▶ [DATASET RECORDS]:

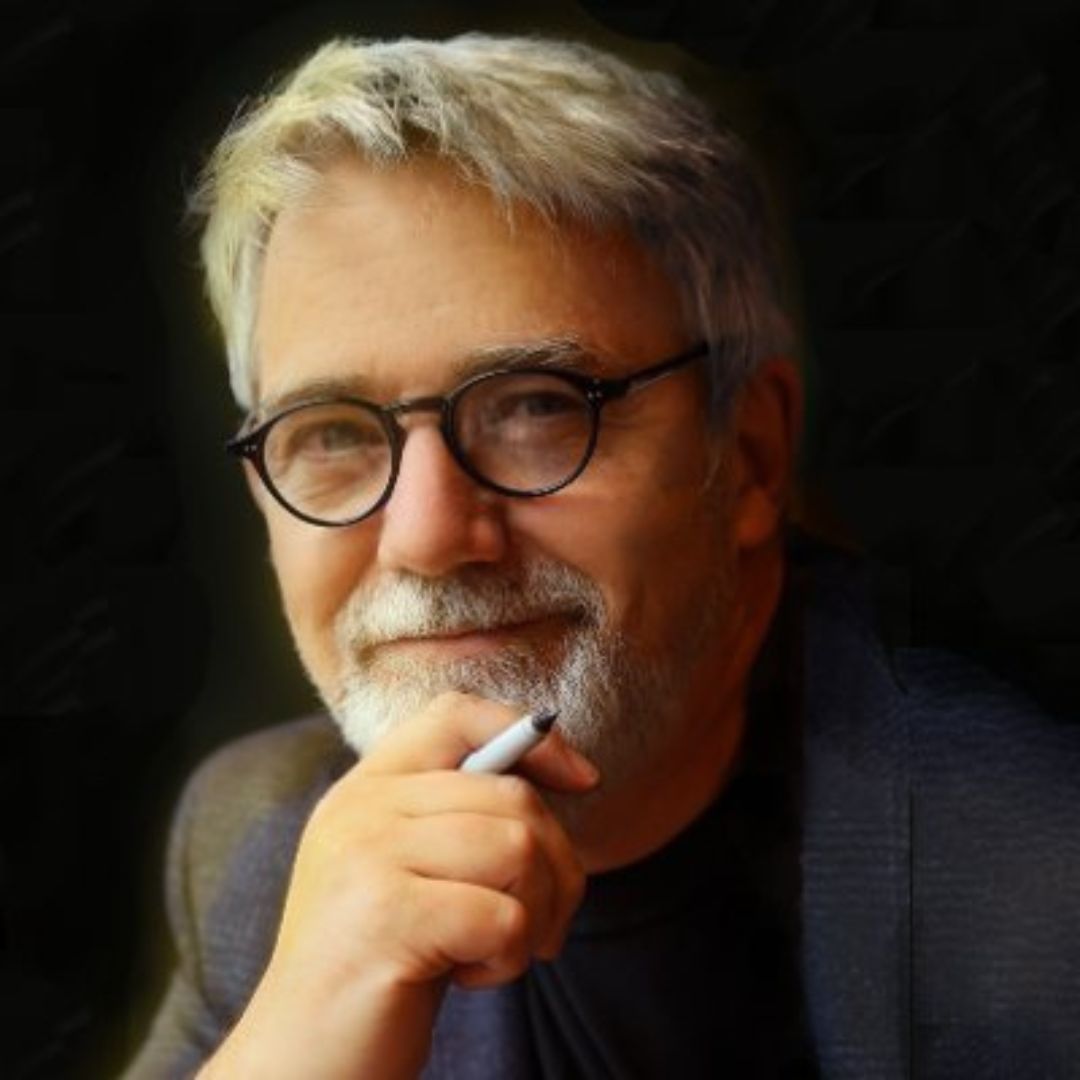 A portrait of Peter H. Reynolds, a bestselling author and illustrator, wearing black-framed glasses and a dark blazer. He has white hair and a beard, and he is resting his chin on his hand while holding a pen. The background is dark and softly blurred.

==

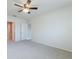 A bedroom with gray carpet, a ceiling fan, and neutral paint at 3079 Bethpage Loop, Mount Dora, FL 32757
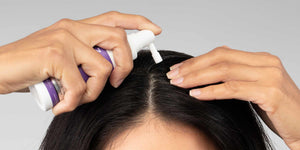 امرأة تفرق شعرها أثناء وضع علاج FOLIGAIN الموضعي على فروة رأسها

---

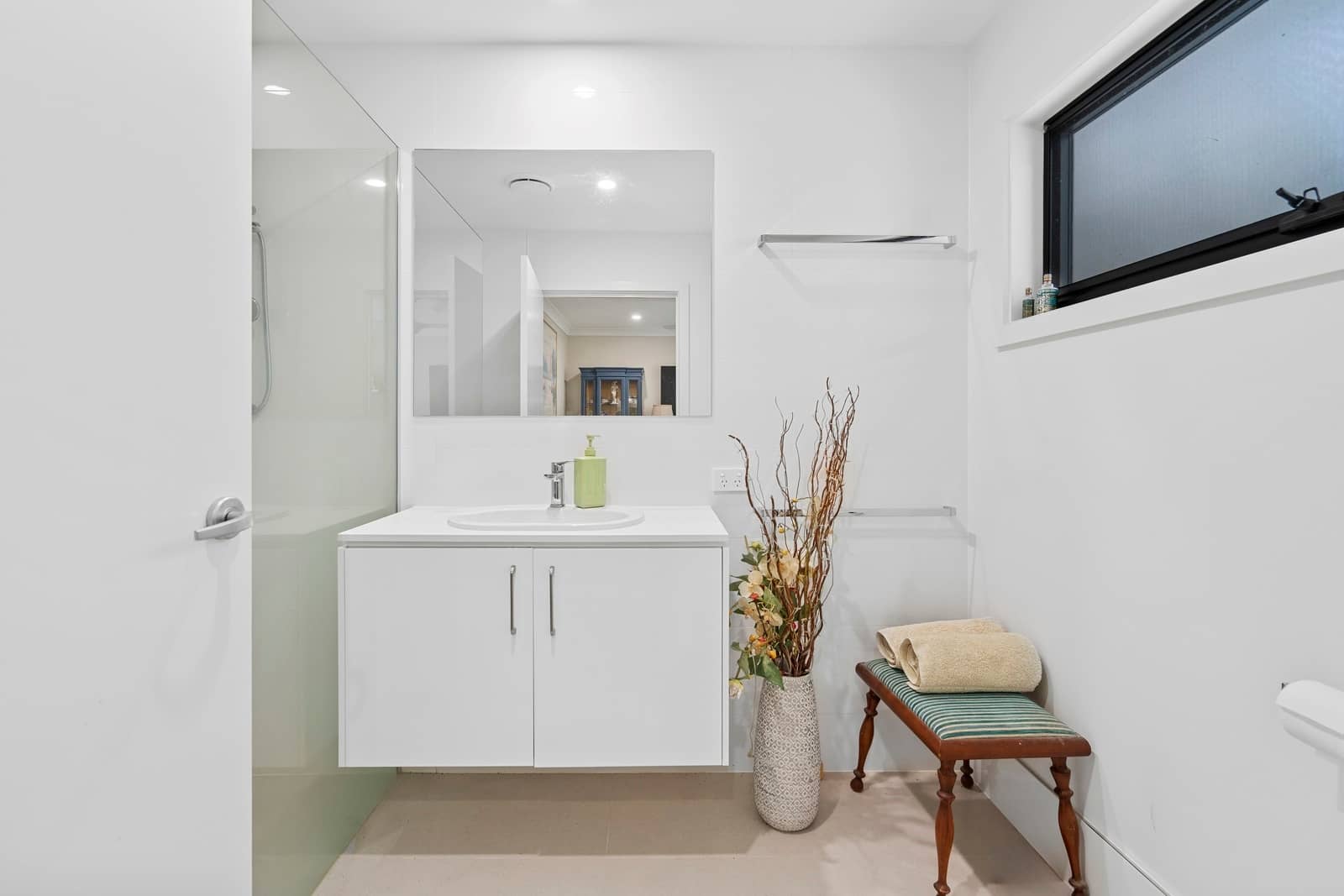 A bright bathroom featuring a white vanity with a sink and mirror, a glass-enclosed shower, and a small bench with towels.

▶ [PROBLEM TO WORK ON]:
Output exactly the lines of the listing above that start with the one holding "A bedroom with" and go on through the one holding "امرأة تفرق شعرها"; leave the pictures out.

▶ [EXERCISE ANSWER]:
 A bedroom with gray carpet, a ceiling fan, and neutral paint at 3079 Bethpage Loop, Mount Dora, FL 32757
 امرأة تفرق شعرها أثناء وضع علاج FOLIGAIN الموضعي على فروة رأسها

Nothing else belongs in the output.